Segment Open

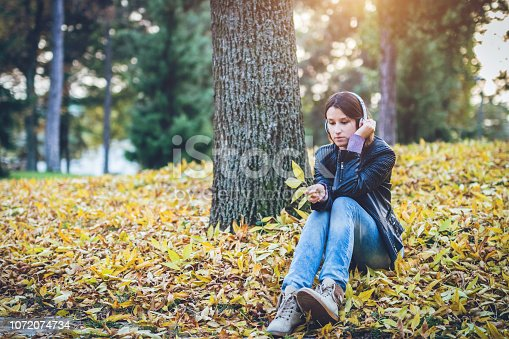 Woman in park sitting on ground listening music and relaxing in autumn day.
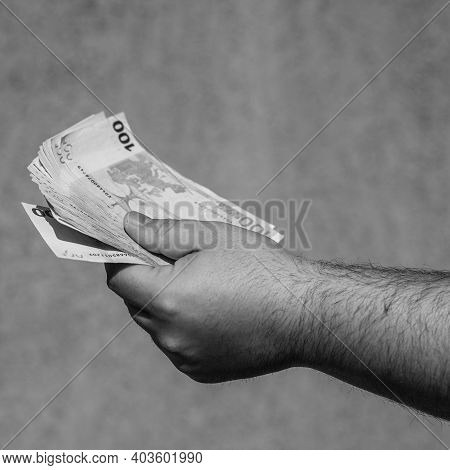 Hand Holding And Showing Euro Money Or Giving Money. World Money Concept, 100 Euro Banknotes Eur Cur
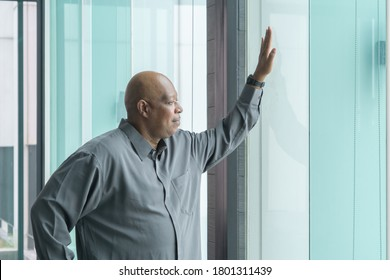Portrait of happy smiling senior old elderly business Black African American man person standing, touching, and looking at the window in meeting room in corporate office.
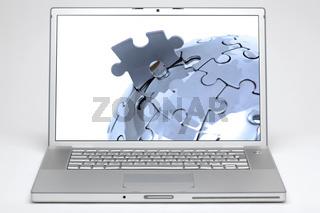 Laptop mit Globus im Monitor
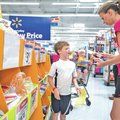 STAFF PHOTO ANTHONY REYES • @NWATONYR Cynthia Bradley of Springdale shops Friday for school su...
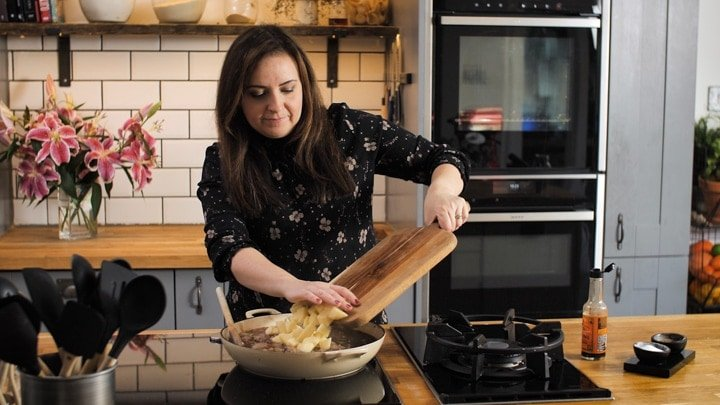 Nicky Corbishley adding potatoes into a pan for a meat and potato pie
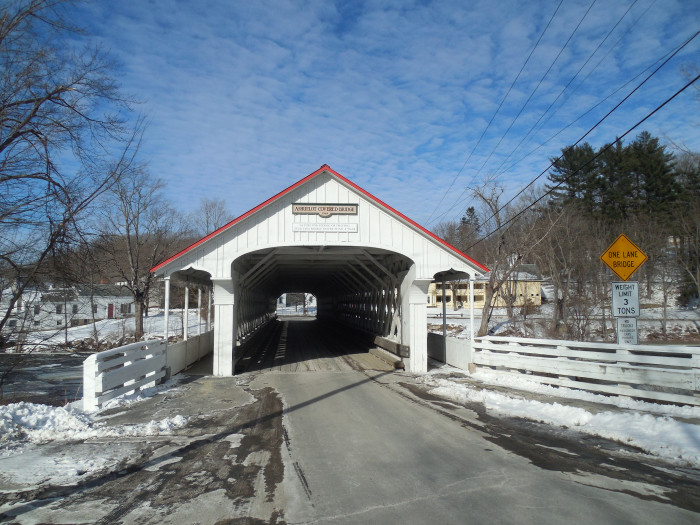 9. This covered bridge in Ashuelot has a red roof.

Segment Closed
Segment Open

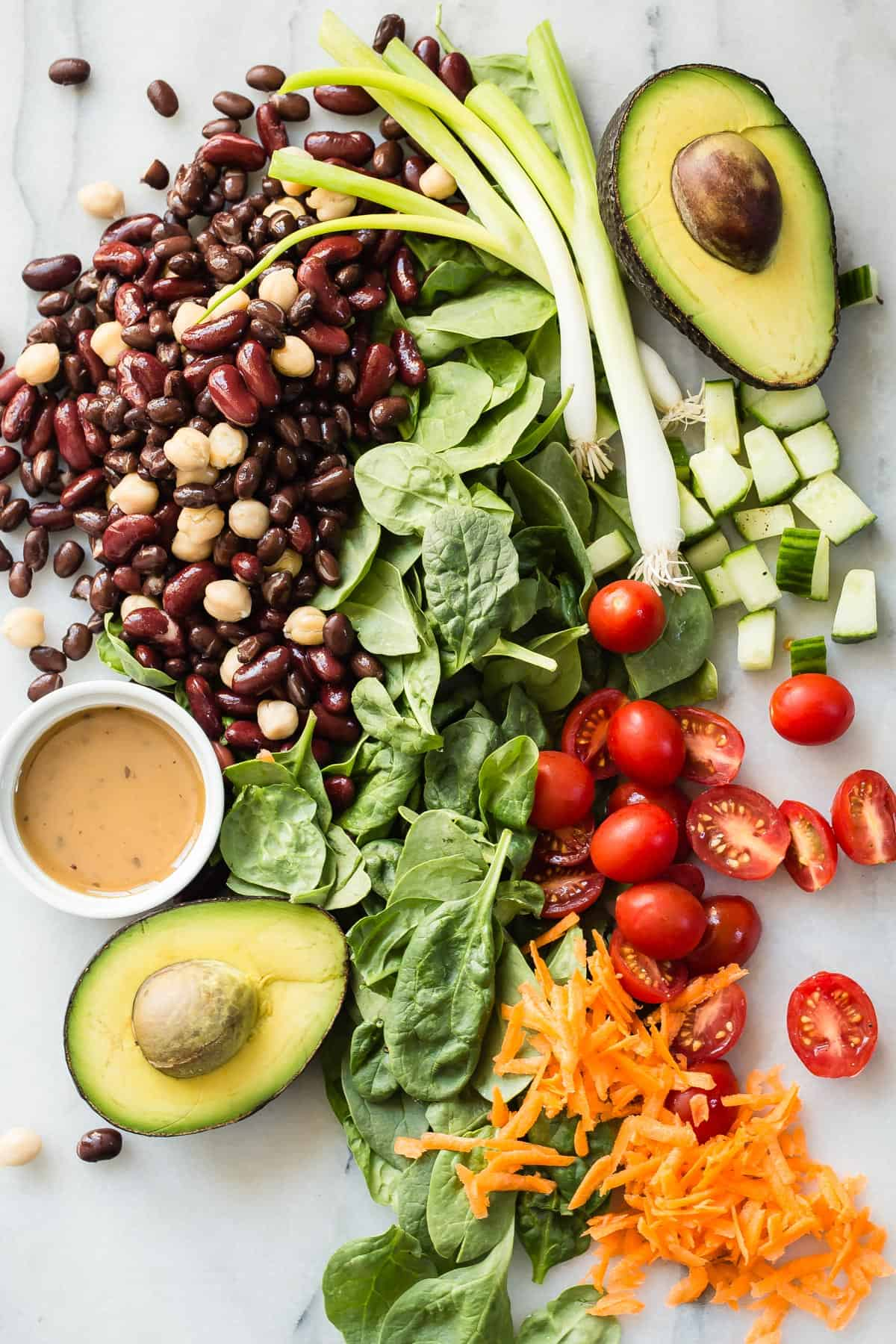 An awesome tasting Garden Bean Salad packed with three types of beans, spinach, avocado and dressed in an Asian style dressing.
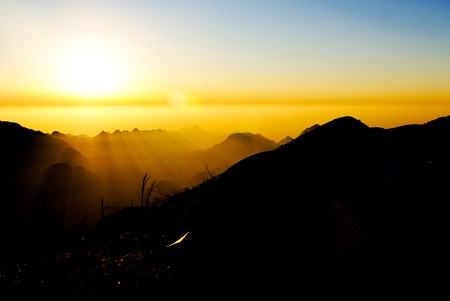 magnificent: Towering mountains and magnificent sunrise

Segment Closed

What you should do: Within the listing above, print exactly the stretch beginning at the line that contains "Woman in park" and finishing at the line that contains "Portrait of happy", ends kept, pictures left out, and nothing more.

Result below:
 Woman in park sitting on ground listening music and relaxing in autumn day.
 Hand Holding And Showing Euro Money Or Giving Money. World Money Concept, 100 Euro Banknotes Eur Cur
Portrait of happy smiling senior old elderly business Black African American man person standing, touching, and looking at the window in meeting room in corporate office.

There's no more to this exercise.